(PROVIDED PASSAGE)
Friday, October 22, 2010

Strange Bedfellows

Within the last week, the US administration has proposed large military aid packages to our “allies” in the terminal “war on terror.” Saudi Arabia will receive $60 billion worth of military aircraft, while Pakistan will receive $2 billion dollars in general military aid.

If anyone still thinks that our military adventure in Iraq, and our persistent efforts to assist in the creation of a stable Afghan state are motivated from a desire to spread democracy, our relationship with Saudi Arabia should shatter that illusion.

Several years ago, I wrote on this blog that the biggest terror threats in the world were to be found in Saudi Arabia, Yemen, and Pakistan. This was despite the fact that the media focus at that time echoed the US government line; that the greatest threats emanated from Iran and Iraq. The case of Yemen is a special one, and I will not examine that here. Saudi Arabia, however, remains the ideological and financial homeland of Al-Qaeda and its associated worldview. After oil, Saudi Arabia’s next most significant export is Wahhabi Islam. Its internal human rights record is abysmal, and democracy is virtually non-existent. This is a country where you can be executed – by public beheading – for the crime of “sorcery.” Of course, rather than the US supporting a genuine democratic movement in the Peninsula, it continues to support the Royal family, and thus secures preferential treatment with regards to access to oil. Furthermore, despite the US State Department trying to play down the assertion, it is clear that $60 billion worth of aircraft to the Saudis satisfies the desire of both the Kingdom and the US to contain Iran.

This represents a deep and dangerous cynicism. The US is upping the ante in a regional proxy war and simultaneously arming a country where political stability has thus far relied on heavy handed opposition to reform and an extensive police state apparatus.

Political stability in Saudi Arabia depends to a great extent on economic stability; in order for the relatively high per capita income of the Kingdom to be maintained, oil revenues must remain high, and the regime must fulfill its role as a basic instrument of income redistribution. Political reform has progressed at a snail’s pace, and internal security threats from Islamic fundamentalist groups continue to present a challenge to the regime. Providing such a large arms transfer to Saudi Arabia increases the long term threat of both regional and sovereign stability, as the Saudis are likely to use international conflict as an excuse for delaying crucial reforms at home.

(ACTION ITEM)
Write out the section of the post on US military aid to Saudi Arabia word for word, starting with "Within the last" and going on through "general military aid.". The listing after this point has no part in the work.

(RECORDS PROVIDED)
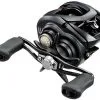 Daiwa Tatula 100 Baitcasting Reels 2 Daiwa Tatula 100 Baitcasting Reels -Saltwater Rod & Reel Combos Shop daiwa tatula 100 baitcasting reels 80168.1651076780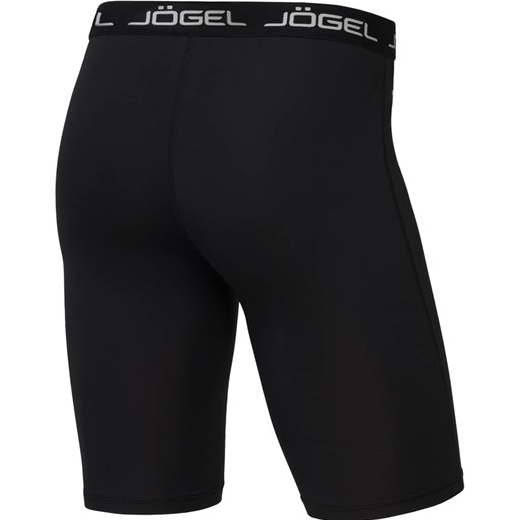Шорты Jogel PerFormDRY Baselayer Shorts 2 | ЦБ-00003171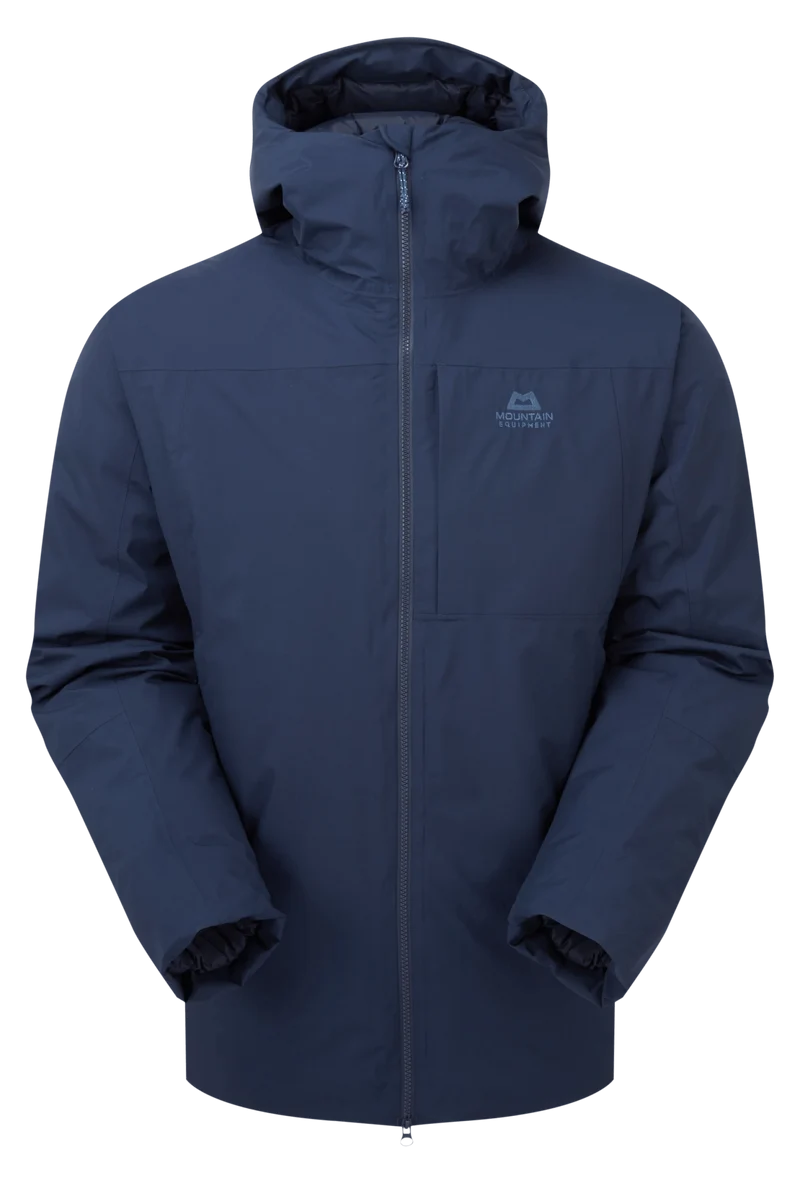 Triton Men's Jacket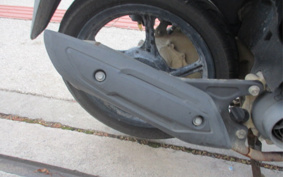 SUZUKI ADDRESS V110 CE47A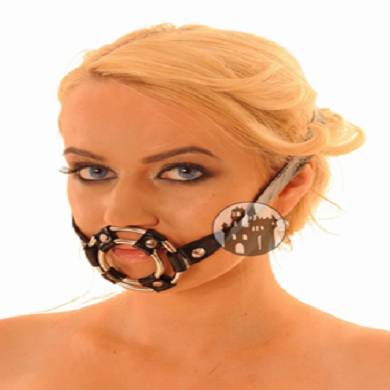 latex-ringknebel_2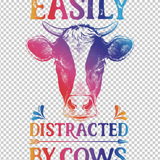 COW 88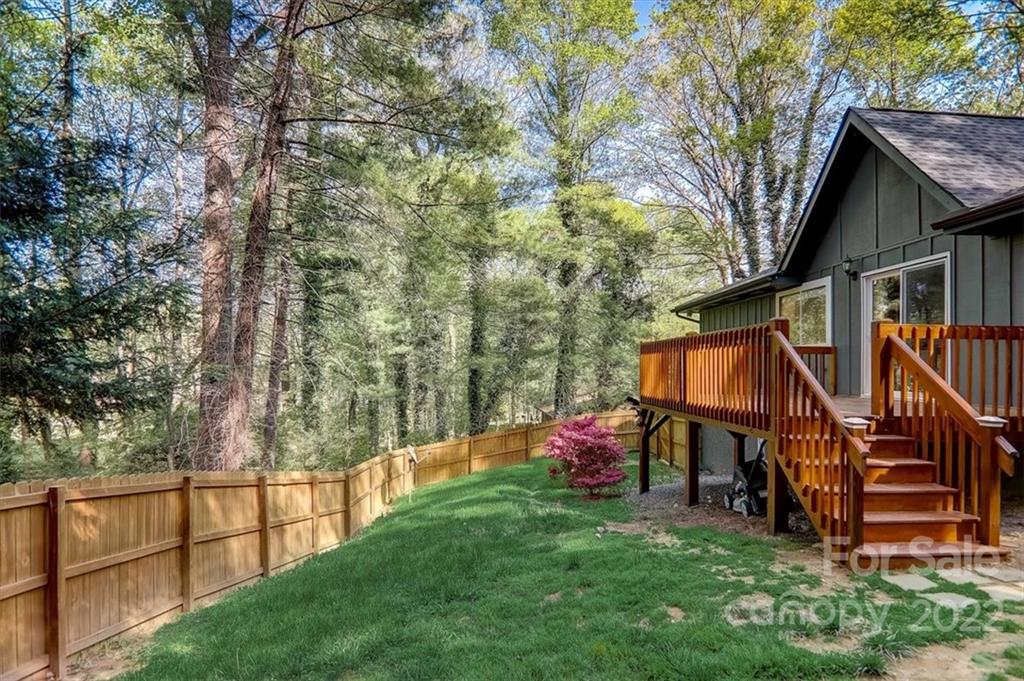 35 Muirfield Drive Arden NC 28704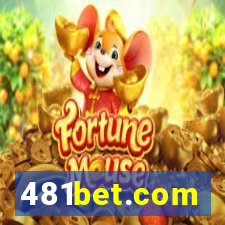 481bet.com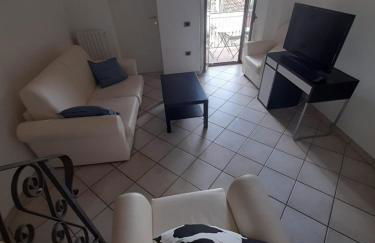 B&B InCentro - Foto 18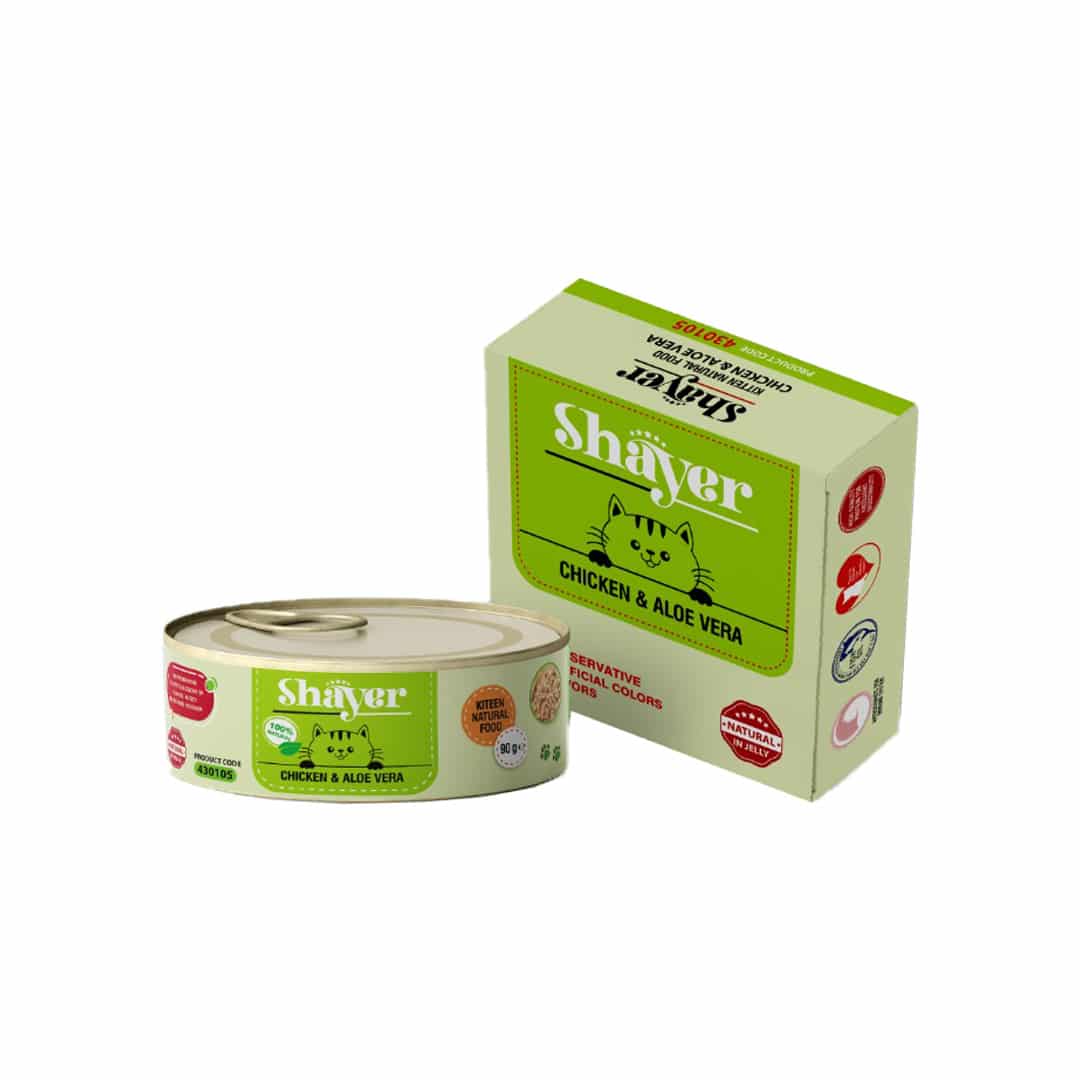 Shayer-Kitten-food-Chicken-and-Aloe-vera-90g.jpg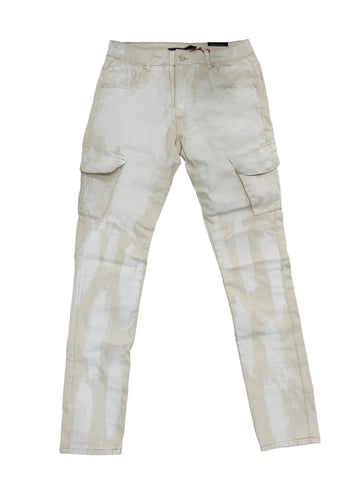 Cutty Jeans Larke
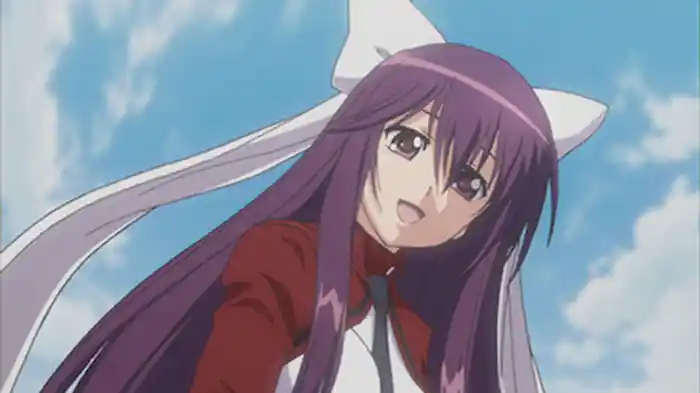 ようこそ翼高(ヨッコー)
* * *
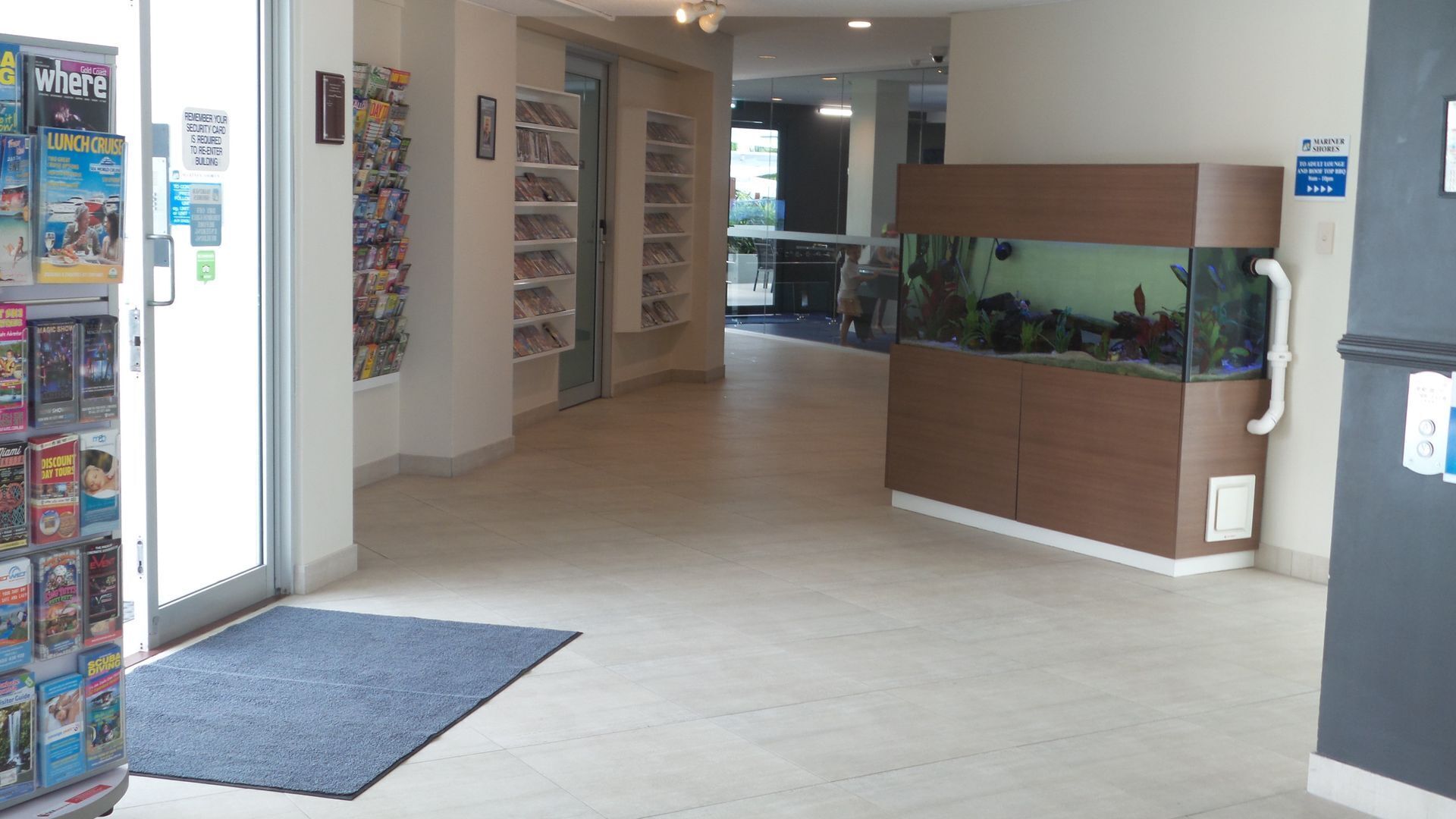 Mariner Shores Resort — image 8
* * *
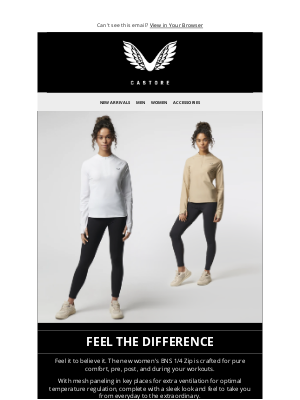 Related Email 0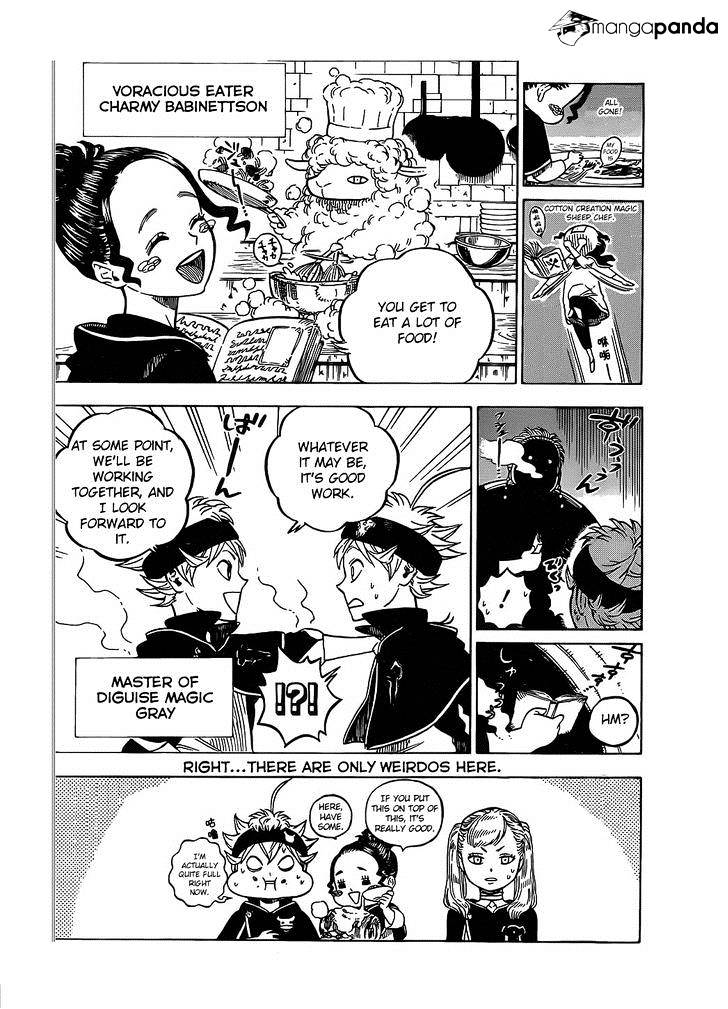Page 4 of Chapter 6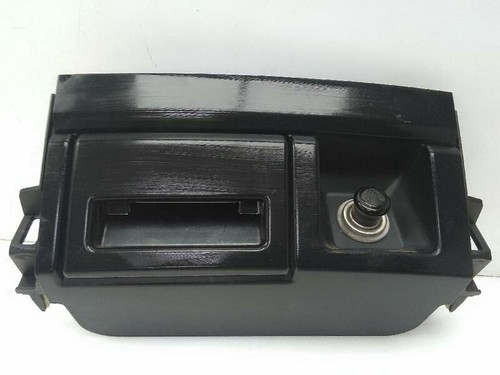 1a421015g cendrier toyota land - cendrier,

(ANSWER SPACE)
Within the last week, the US administration has proposed large military aid packages to our “allies” in the terminal “war on terror.” Saudi Arabia will receive $60 billion worth of military aircraft, while Pakistan will receive $2 billion dollars in general military aid.